12 T-Test: Check Your Assumptions

12.1 T-test Assumptions

  • IV must have two levels
  • Data values must be independent (independent t-test only)
  • Data obtained via a random sample
  • Dependent variable must be normally distributed
  • Variances of the two groups are approximately equal
# use the leveneTest() command from the car package to test homogeneity of variance
# uses the same 'formula' setup that we'll use for our t-test: formula is y~x, where y is our DV and x is our IV
d$swb <- as.numeric(d$swb)

leveneTest(swb~gender, data = d)
## Levene's Test for Homogeneity of Variance (center = median)
##         Df F value Pr(>F)
## group    1  2.0455 0.1528
##       3118
str(d)
## 'data.frame':    3124 obs. of  8 variables:
##  $ ResponseId: chr  "R_BJN3bQqi1zUMid3" "R_2TGbiBXmAtxywsD" "R_12G7bIqN2wB2N65" "R_39pldNoon8CePfP" ...
##  $ swb       : num  4.33 4.17 1.83 5.17 3.67 ...
##  $ belong    : num  3.4 3.4 3.6 3.6 3.2 3.4 3.5 3.2 3.5 2.7 ...
##  $ support   : num  6 6.75 5.17 5.58 6 ...
##  $ SocMedia  : num  4.27 2.09 3.09 3.18 3.36 ...
##  $ gender    : Factor w/ 2 levels "f","m": 1 2 2 1 2 1 1 1 1 1 ...
##  $ income    : Factor w/ 9 levels "100,000-199,999",..: 2 2 8 8 6 8 9 2 1 8 ...
##  $ income2   : Factor w/ 8 levels "100,000-199,999",..: 2 2 7 7 6 7 8 2 1 7 ...

As you can see, our data is very close to significant. When running a t-test, we can account for heterogeneity in our variance by using Welch’s t-test, which does not have the same assumptions as Student’s t-test (the default type of t-test) about variance. R defaults to using Welch’s t-test so this doesn’t require any changes on our part! Even if your data has no issues with homogeneity of variance, you’ll still use Welch’s t-test – it handles the potential issues around variance well and there are no real downsides. We’re just using Levene’s test here to get into the habit of changing the homogeneity of our variance, even if we already have a solution for any potential problems.

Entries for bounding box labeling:
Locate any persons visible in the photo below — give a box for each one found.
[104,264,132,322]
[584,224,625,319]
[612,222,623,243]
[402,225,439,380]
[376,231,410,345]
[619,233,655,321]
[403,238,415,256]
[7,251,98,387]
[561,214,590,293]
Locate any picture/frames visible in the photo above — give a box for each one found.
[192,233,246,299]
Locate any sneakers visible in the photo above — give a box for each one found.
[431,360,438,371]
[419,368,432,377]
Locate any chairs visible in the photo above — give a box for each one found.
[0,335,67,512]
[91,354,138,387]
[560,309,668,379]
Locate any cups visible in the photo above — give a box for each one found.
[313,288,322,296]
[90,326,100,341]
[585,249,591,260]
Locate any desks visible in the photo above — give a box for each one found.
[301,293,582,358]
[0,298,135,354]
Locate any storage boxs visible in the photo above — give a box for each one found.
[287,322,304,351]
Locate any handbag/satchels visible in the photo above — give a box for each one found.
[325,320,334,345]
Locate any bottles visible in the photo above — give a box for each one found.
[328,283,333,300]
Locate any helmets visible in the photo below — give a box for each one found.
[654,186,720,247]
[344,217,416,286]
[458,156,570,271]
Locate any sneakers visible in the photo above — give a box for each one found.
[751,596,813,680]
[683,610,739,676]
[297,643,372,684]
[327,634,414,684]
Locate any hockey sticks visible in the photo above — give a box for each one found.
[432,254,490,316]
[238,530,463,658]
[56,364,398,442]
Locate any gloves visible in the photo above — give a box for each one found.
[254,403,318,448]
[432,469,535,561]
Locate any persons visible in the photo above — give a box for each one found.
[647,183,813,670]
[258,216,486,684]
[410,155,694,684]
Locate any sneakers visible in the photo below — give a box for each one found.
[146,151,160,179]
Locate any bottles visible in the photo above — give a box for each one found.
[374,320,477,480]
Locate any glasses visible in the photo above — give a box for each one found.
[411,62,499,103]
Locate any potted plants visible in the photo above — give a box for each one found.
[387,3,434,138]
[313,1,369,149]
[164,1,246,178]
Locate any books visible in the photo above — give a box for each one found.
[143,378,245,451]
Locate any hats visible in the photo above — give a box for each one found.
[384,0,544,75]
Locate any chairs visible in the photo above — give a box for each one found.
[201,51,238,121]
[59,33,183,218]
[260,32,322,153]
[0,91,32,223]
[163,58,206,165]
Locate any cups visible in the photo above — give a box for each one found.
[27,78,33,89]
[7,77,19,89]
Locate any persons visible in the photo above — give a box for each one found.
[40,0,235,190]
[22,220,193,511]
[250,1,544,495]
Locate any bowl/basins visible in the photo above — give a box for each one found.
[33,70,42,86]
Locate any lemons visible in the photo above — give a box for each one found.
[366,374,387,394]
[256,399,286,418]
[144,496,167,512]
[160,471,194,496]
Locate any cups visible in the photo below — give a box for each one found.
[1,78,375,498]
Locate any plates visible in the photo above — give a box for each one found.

▸ Problems
1. Using the t-test assumptions passage, decide whether each statement agrees with it. Answer yes or no, and quote the exact words from the passage that settle it.
(a) R uses Welch's t-test by default.
(b) Levene's test command comes from the car package.
(c) Data values must be independent for every kind of t-test.
2. According to the t-test assumptions passage, why should Welch's t-test be used even when the data have no issues with homogeneity of variance? Answer in one to three sentences.
3. Answer these questions from the t-test assumptions passage.
(a) What F value does the Levene's test output show?
(b) What formula setup do Levene's test and the t-test share, and what do its parts stand for?
(c) How many levels must the IV have?

▸ Final results
1.
(a) Yes: "R defaults to using Welch’s t-test so this doesn’t require any changes on our part!"
(b) Yes: "use the leveneTest() command from the car package to test homogeneity of variance"
(c) No: "Data values must be independent (independent t-test only)"

2. Welch's t-test handles the potential issues around variance well, and using it has no real downsides. Unlike Student's t-test, it does not carry the same assumptions about variance.

3.
(a) 2.0455
(b) The formula is y~x, where y is the DV and x is the IV.
(c) Two